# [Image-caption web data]
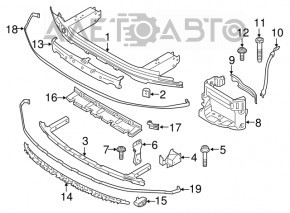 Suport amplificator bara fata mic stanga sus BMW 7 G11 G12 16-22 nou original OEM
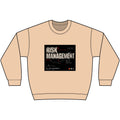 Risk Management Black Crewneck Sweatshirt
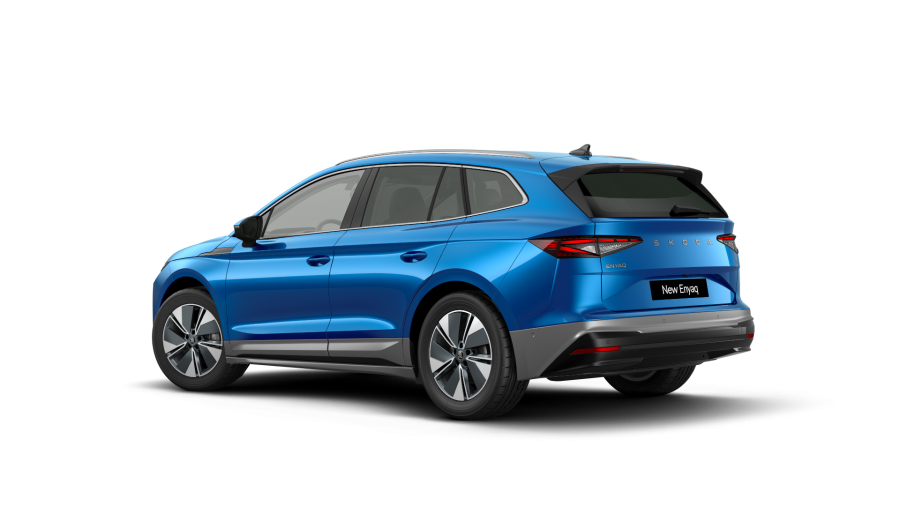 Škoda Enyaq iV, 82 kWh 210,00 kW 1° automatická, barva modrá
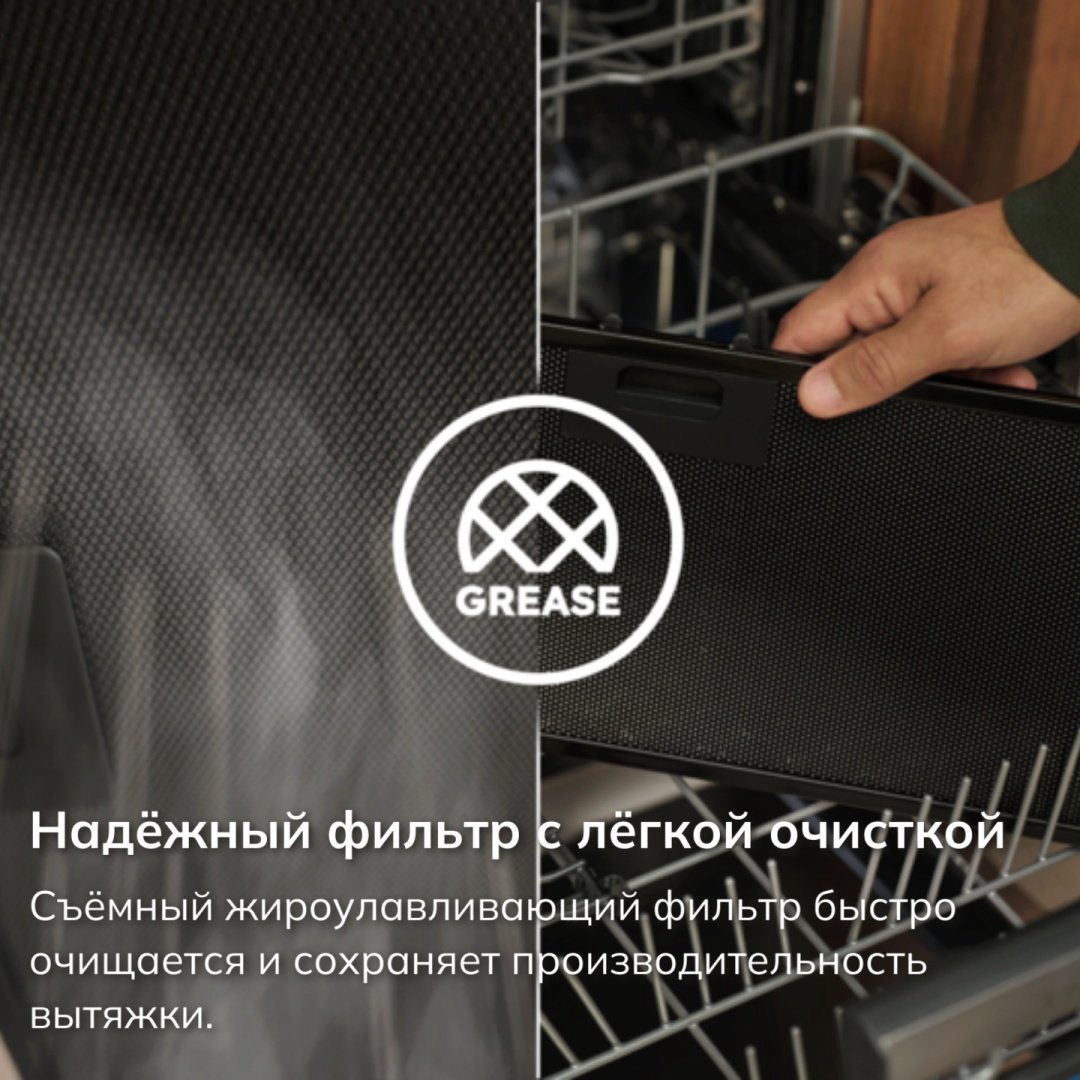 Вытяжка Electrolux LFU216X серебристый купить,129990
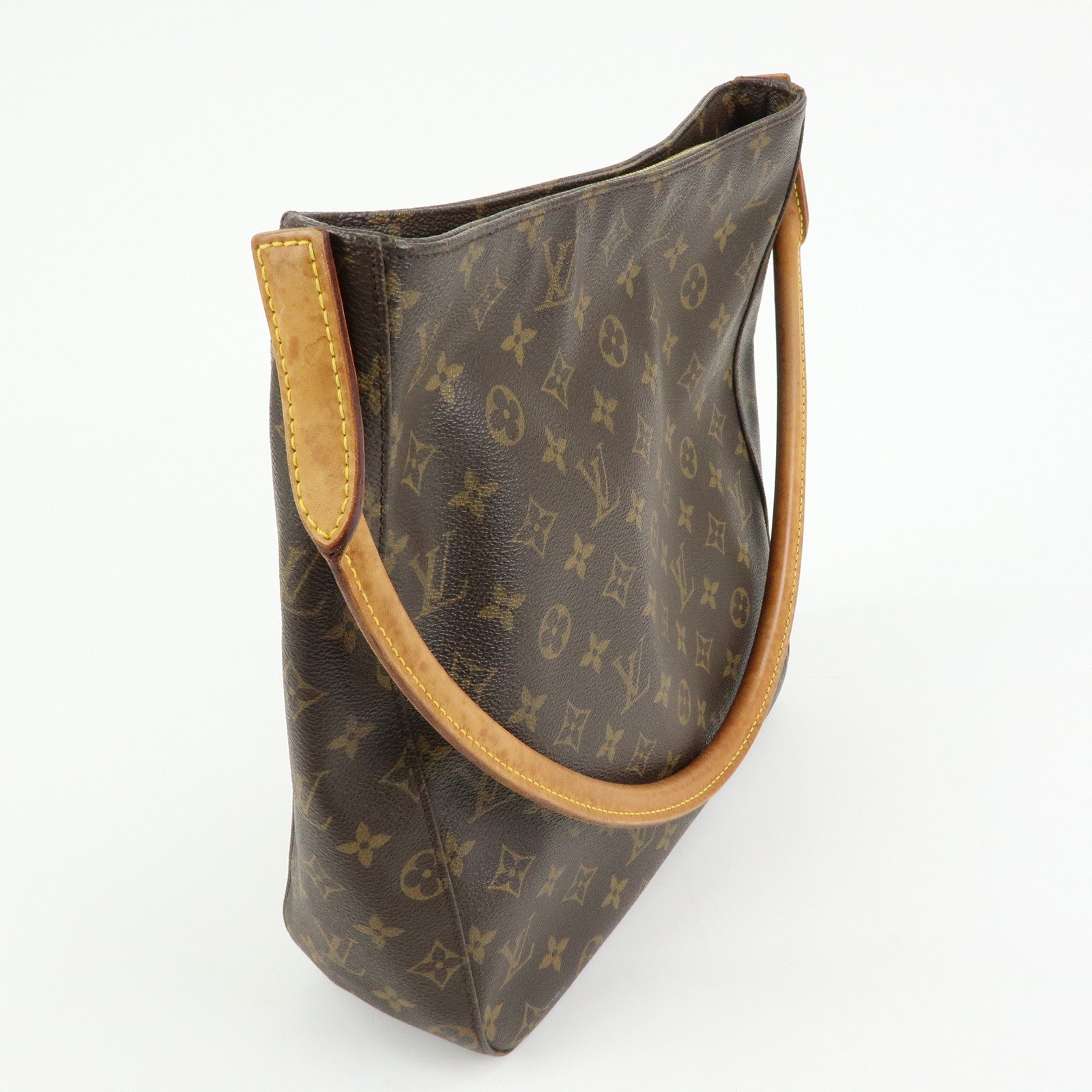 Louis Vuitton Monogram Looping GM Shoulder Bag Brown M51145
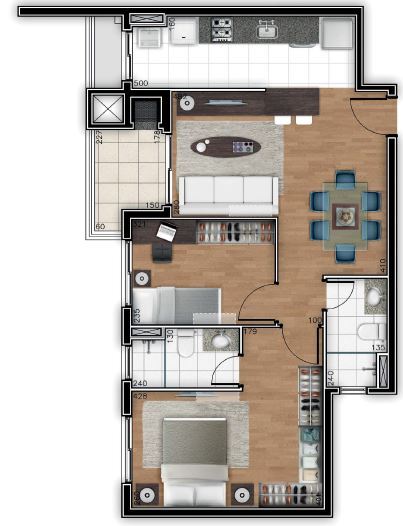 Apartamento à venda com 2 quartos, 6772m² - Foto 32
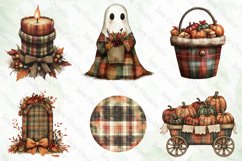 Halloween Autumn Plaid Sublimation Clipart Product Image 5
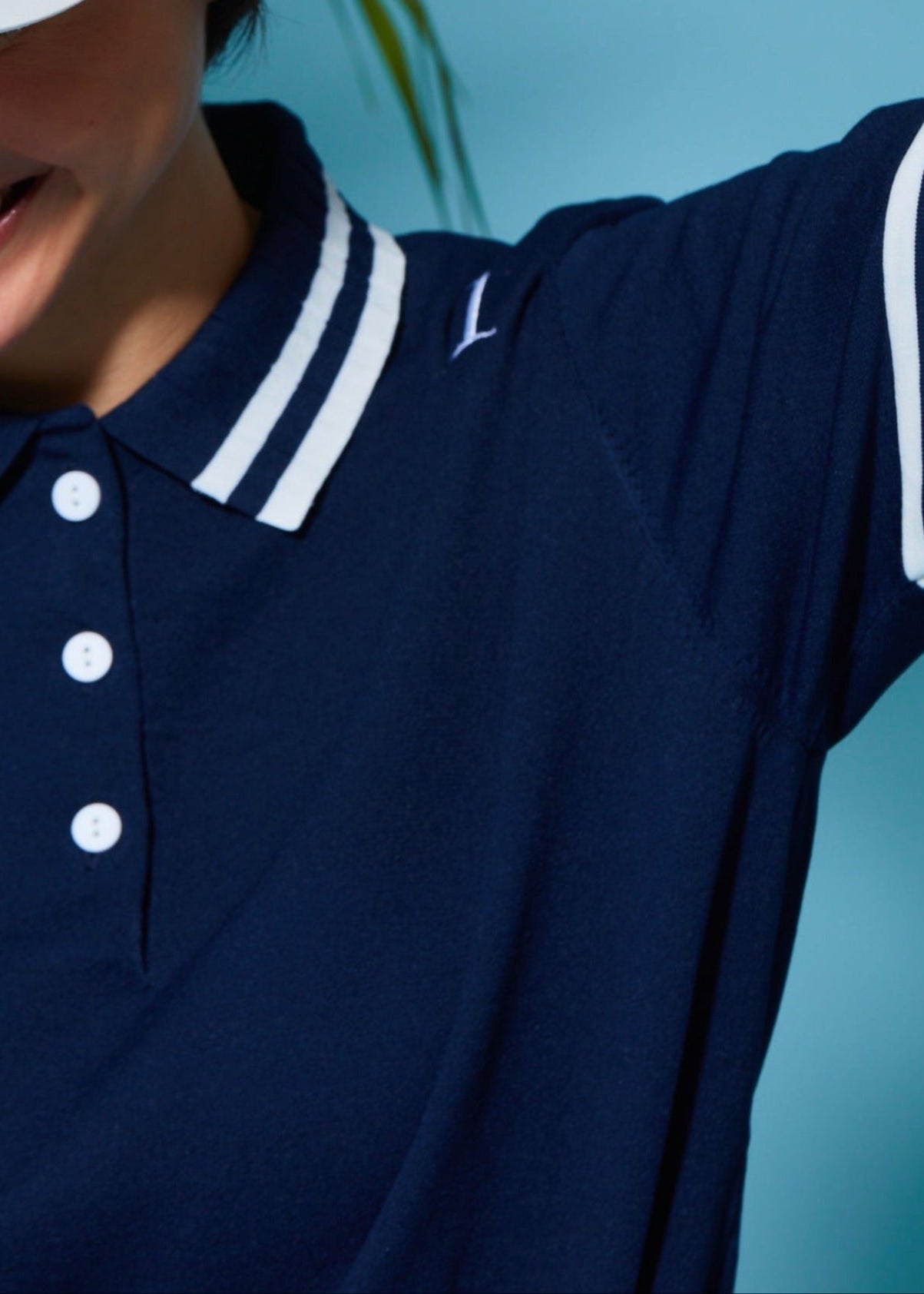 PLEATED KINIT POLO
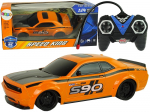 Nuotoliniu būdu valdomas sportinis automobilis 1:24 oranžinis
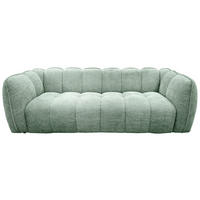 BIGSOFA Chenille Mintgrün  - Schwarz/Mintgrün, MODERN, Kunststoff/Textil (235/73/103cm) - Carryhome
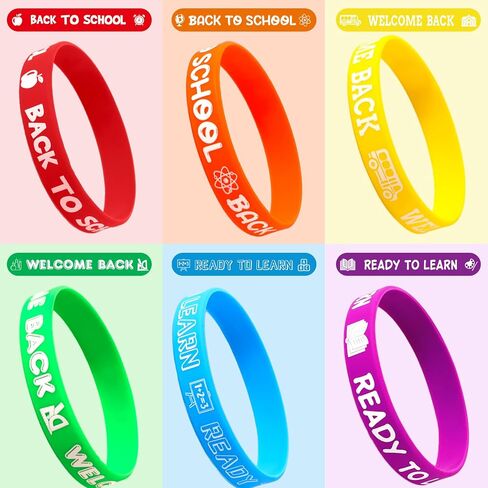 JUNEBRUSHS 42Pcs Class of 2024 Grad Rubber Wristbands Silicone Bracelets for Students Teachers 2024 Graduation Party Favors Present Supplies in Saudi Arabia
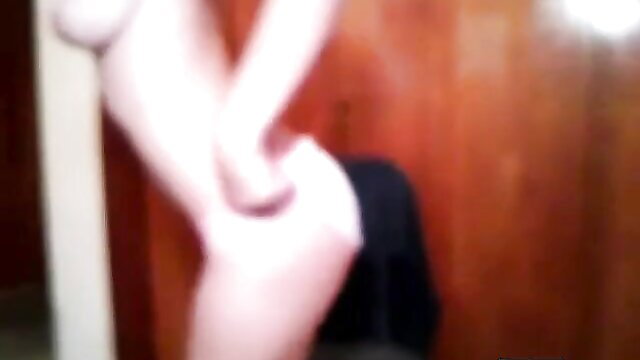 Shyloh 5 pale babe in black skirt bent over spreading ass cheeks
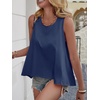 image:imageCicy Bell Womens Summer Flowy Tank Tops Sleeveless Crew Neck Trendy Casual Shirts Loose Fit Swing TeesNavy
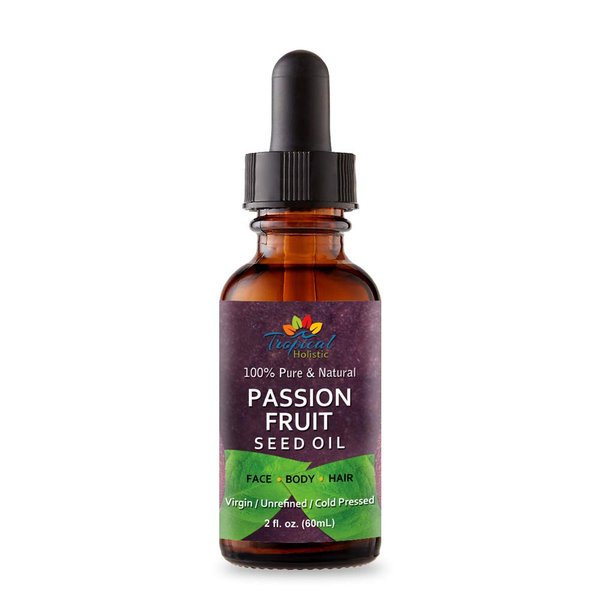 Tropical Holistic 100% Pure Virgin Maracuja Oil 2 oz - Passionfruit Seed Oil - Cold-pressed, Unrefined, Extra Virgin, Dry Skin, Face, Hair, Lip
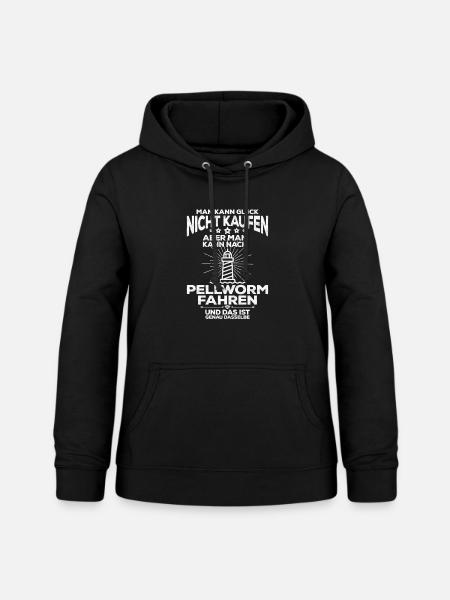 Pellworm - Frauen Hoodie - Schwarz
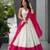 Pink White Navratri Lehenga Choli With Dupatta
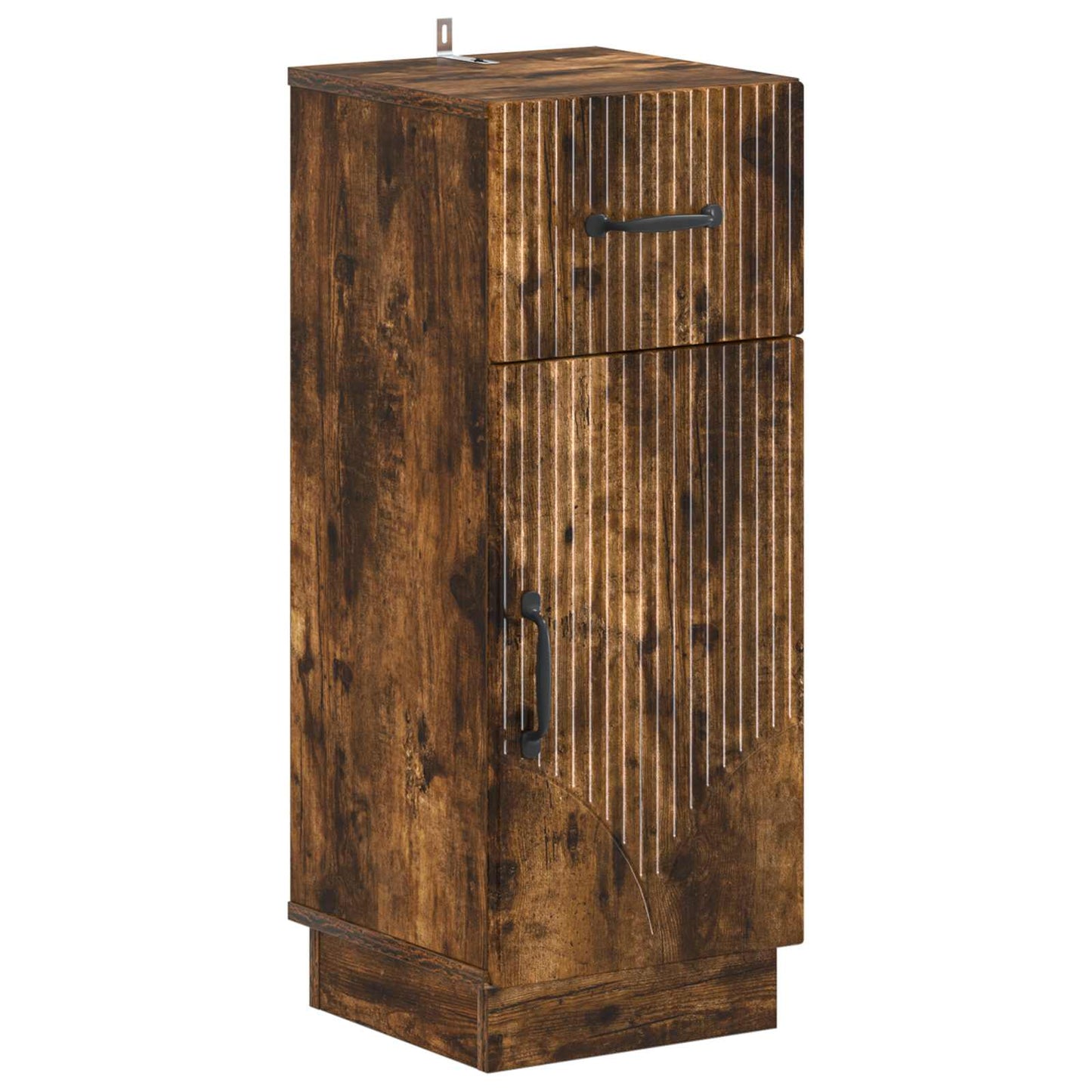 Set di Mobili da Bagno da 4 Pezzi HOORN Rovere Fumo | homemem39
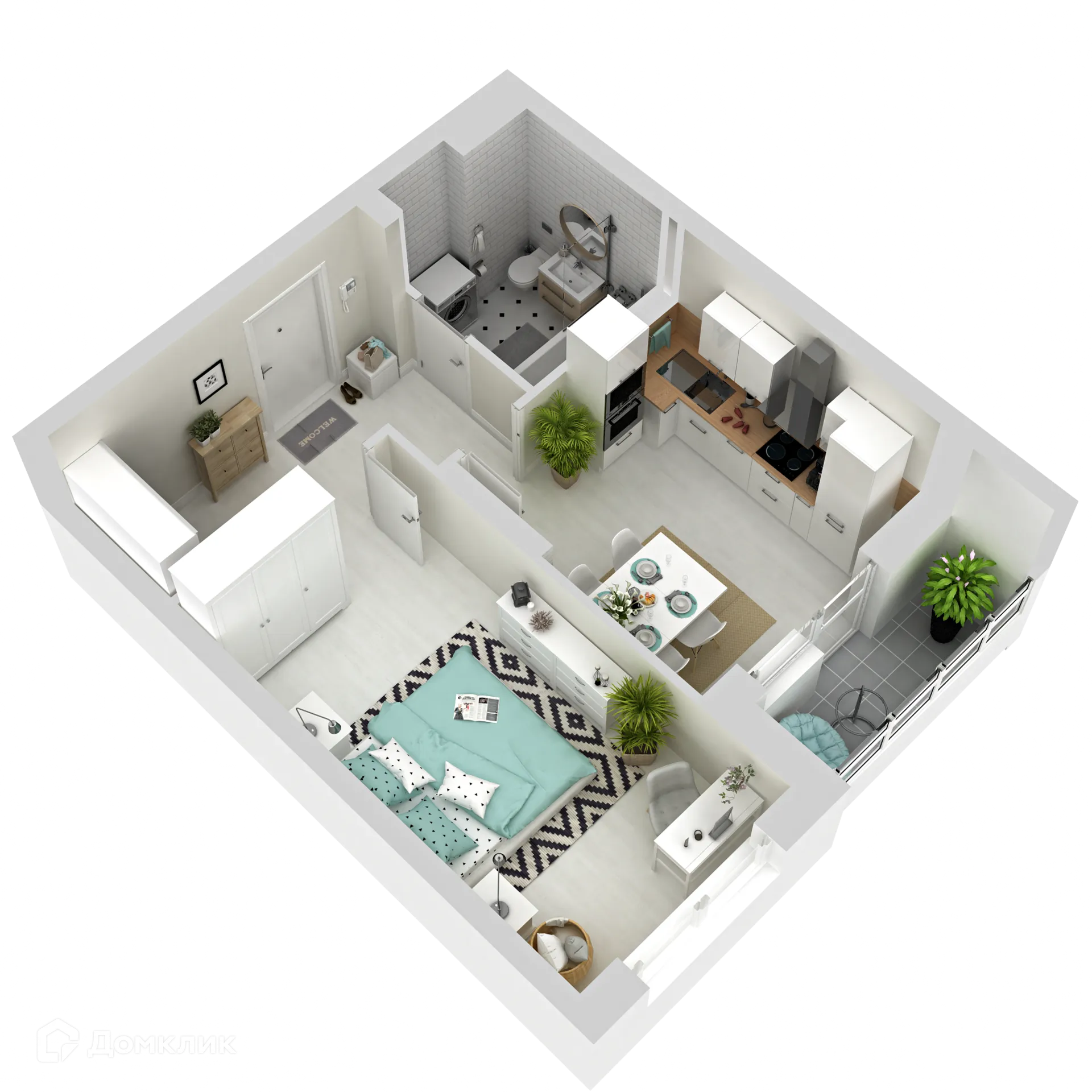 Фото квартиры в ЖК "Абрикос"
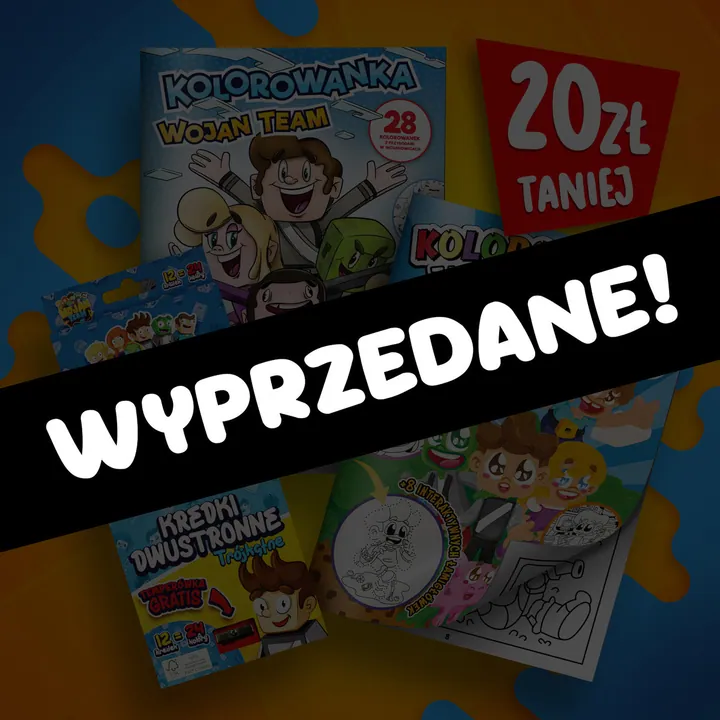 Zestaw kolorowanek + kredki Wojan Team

# [What you should do]
In the answer, the entries should be restated verbatim, with all pictures omitted.

# [Written solution]
 Suport amplificator bara fata mic stanga sus BMW 7 G11 G12 16-22 nou original OEM
 Risk Management Black Crewneck Sweatshirt
 Škoda Enyaq iV, 82 kWh 210,00 kW 1° automatická, barva modrá
 Вытяжка Electrolux LFU216X серебристый купить,129990
 Louis Vuitton Monogram Looping GM Shoulder Bag Brown M51145
 Apartamento à venda com 2 quartos, 6772m² - Foto 32
 Halloween Autumn Plaid Sublimation Clipart Product Image 5
 PLEATED KINIT POLO
 Nuotoliniu būdu valdomas sportinis automobilis 1:24 oranžinis
 BIGSOFA Chenille Mintgrün  - Schwarz/Mintgrün, MODERN, Kunststoff/Textil (235/73/103cm) - Carryhome
 JUNEBRUSHS 42Pcs Class of 2024 Grad Rubber Wristbands Silicone Bracelets for Students Teachers 2024 Graduation Party Favors Present Supplies in Saudi Arabia
 Shyloh 5 pale babe in black skirt bent over spreading ass cheeks
 image:imageCicy Bell Womens Summer Flowy Tank Tops Sleeveless Crew Neck Trendy Casual Shirts Loose Fit Swing TeesNavy
 Tropical Holistic 100% Pure Virgin Maracuja Oil 2 oz - Passionfruit Seed Oil - Cold-pressed, Unrefined, Extra Virgin, Dry Skin, Face, Hair, Lip
 Pellworm - Frauen Hoodie - Schwarz
 Pink White Navratri Lehenga Choli With Dupatta
 Set di Mobili da Bagno da 4 Pezzi HOORN Rovere Fumo | homemem39
 Фото квартиры в ЖК "Абрикос"
 Zestaw kolorowanek + kredki Wojan Team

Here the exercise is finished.